Highlights: Eleanor performed a great version of The Cranberry’s Zombie, and Angela did a Kelly Clarkson song (I think). I’m not up on pop music, but she sang well, and I enjoyed it. Several guys had wonderful performances. One, in particular, blew me away. He took a wireless mike and abandoned the stage (and TV monitor) to perform while walking among the audience. Wow!
As I was watching my friends and the other singers, I was thinking that Dead or Alive wasn’t going to work well for me. As important as knowing the words and staying in tune (tough propositions anyway), stage presence counted for a lot.

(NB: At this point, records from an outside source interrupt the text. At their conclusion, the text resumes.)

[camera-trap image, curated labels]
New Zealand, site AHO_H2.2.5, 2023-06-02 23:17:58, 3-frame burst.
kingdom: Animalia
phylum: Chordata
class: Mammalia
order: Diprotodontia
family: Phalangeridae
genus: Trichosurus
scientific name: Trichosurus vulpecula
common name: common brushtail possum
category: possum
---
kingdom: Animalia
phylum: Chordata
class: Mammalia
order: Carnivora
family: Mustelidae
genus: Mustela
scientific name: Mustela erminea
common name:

I needed a song that I knew, backwards and forwards, something I sang along with countless times. None of the songs that I practiced all week commuting fit the bill, not with My Wife being out of the picture. I had no confidence in Johnny Cash’s Ring of Fire, The Charlie Daniels Band’s The Devil Went Down to Georgia, or Men at Work’s Who Can It Be Now.
Luckily, Eleanor had been looking through the song book throughout the night. I’d taken note of several interesting songs for next time. But this time, I needed something that I had confidence in. I chose Pink Floyd’s Wish You Were Here. I replaced my selection, and the woman running everything said it was a good song.
I was called and didn’t have nerves. I’d decided to go for it while watching and waiting. What’s the worse that could happen? I could make a fool of myself in front of my friends. Well, I kinda accomplished that already. I figured that I had nowhere to go but up.
So, I got on stage and listened to the acoustic guitar and started swaying to the music. The words came across the screen, and I start singing. I moved around the stage, singing to the audience, only referring occasionally to the monitor. At the instrumental break, I moved the mike stand behind me, so I could use the entire stage without entangling the mike chord, which I did. Yeah, I was stoked! I enjoyed it a lot!
Then, after the words were done, the monitor says, “9 measure break.” For the life of me, standing and swaying with the music, I couldn’t recall what vocals were left. There weren’t anymore verses, and the chorus doesn’t repeat. I was swaying and dancing, trying to maintain a sense of calm, failing to remember what’s left for me to do. Eventually, the monitor displays lines and lines of “Doo Doo Dah.”
Now, I remembered–it’s the end of the song! I had the famous “Oh, shit!” moment. I had a general idea of how the tune went, but I’d never memorized it, so I did the only thing I could. I faked it!
Afterward, I walked back to the table and Eleanor and Angela looked surprised and shocked. 🙂 Well, join the club; I was a little surprised and shocked, too.
In an episode of How I Met Your Mother, someone mentioned that karaoke means empty orchestra and further says that the definition was hauntingly beautiful. I think that’s awesome. Karaoke was great fun and hopefully, no one was haunted.